Transmission : Cultures urbaines

Elles existaient, mais le plus souvent étaient étouffées, tout comme existaient les talents, mais trop souvent tuées dans l’oeuf, par l’indifférence, l’exclusion, la relégation. Un vent nouveau souffle sur l’axe urbain Casa-Rabat, encore fragile, balbultiant, mais il souffle ! Evidemment, à l’intérieur des terres ce vent de renouveau, de jeunesse, qui montre que «quelque chose est en train de bouger» n’est qu’une brise mais qui ne demande qu’à grossir. Le besoin d’engagement de la jeunesse trouve du répondant; les pouvoirs publics en quête d’interlocuteurs trouvent à leurs côtés – et non pas en face – des jeunes qui font preuve d’une grande volonté.
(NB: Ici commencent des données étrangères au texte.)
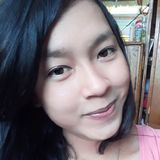 Fitry from Bekasi | Woman | 24 years old | Pisces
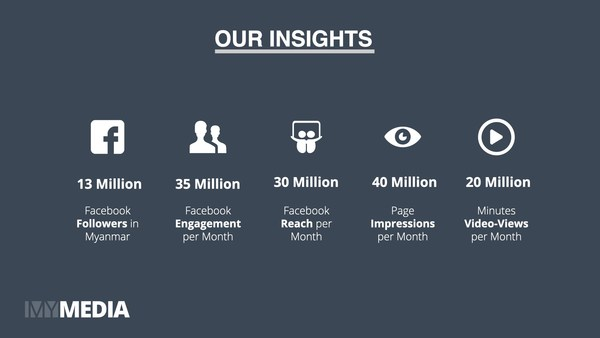 MyMedia Audience Insights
Des exemples ? Ces associations de jeunes, par les jeunes, pour les jeunes qui se sont créés – seuls – à l’initiative de quelques uns et qui – aujourd’hui – font figure de pionnières et entraînent tout un mouvement de suivisme derrière elles. Ce sont aussi ces 5000 jeunes footballeurs en herbe qui grâce à deux grands clubs, vont être encadrés, suivis, motivés. Ce sont encore 200 jeunes de quartiers populaires qui rompent le jeûne avec un wali, des gouverneurs, des élus, des artistes, des sportifs et qui soudainement retrouvent un sentiment d’exister et d’être pris en considération… Ce sont enfin ces multiples expressions de nos cultures urbaines qui s’affichent: jeunes talents musicaux, peintres, acteurs, chanteurs… L’espoir est palpable, les talents nombreux, il nous faut pour les conforter, trouver les lieux, trouver les moyens – humains et matériels -, fédérer les énergies. Bien sûr, ici et là, des esprits chagrins prétendent que des terrains de sport de proximité n’ont pas grande importance, que le foot n’est pas tout dans la vie, que la musique n’est pas une priorité. A ceux-là, nous disons : faites l’expérience de l’ignorance, du désoeuvrement et du désintérêt et vous verrez, cela a un prix, il s’appelle le 16 mai. Non, les cultures urbaines ne sont pas un pis-aller, non, elles ne sont pas superflues ; elles sont les vecteurs d’une jeunesse, elles sont l’essence d’une vie, elles sont l’épanouissement d’une personnalité et donc d’une société. Les cultures urbaines sont les richesses de nos villes, qui, si elles trouvent le terrain pour s’épanouir fonderont les soubassements d’une société plus ouverte, plus tolérante, forte d’une jeunesse créatrice, porteuse de valeurs.